President Moon Jae-in's tenure shows 'negative' returns until now
Recent one-month return improvement, positive outlook for the second half of the year

Moon's 'New Deal' Fund: Will It See the Light of Day? [Image source=Yonhap News]


[Asia Economy Reporter Hwang Junho] With about a month left in President Moon Jae-in's term, the returns on the 'New Deal Fund' have yet to break through the negative barrier.


According to the financial investment industry on the 6th, the returns as of that day for the Samsung New Deal Korea Fund (4.15%), KB Korea New Deal (-6.22%), Shinhan Beautiful SRI Green New Deal 1 (-13.88%), Mirae Asset TIGER BBIG K-New Deal Exchange Traded Fund (ETF, 27.79%), and HANARO Fn K-New Deal Digital Plus ETF (-25.93%)?which President Moon subscribed to last January?showed negative returns for all except Samsung New Deal Korea. President Moon invested 10 million KRW in each fund, and it is estimated that the average loss stands at 12.32%. This is even lower than the KOSPI return of -10.58% since January 15.
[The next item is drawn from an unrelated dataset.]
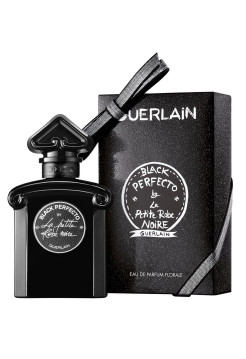 Guerlain La Petite Robe Noire Black Perfecto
Since the stocks and weightings held by each fund differ, it is difficult to pinpoint a specific reason. However, looking at the 'K-New Deal Index,' which is composed of BBIG (Bio -42.23%, Secondary Battery -14.46%, Internet -18.12%, Game -13.49%) stocks expected to benefit from the government's New Deal policy, most have recorded significant losses, which explains the reason for the losses.
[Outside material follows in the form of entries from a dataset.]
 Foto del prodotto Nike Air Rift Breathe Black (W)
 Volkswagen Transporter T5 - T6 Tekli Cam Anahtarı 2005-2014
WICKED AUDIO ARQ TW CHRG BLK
However, given that the average return of these funds over the past month has shown an improvement of 3.65%, there is a forecast that attention should be paid to the market conditions in the second half of this year regardless of policy changes following the regime change. Choi Kyung-chul, a manager at Samsung Asset Management, said, "The value of industries showing structural growth will be re-evaluated starting in the second half." Kim Hyung-kwan, a manager at Shinhan Asset Management, explained, "Investment centered on semiconductors is expected to expand due to the global supply chain restructuring," adding, "We anticipate a renewed focus on stocks related to electric vehicle supply chains and renewable energy."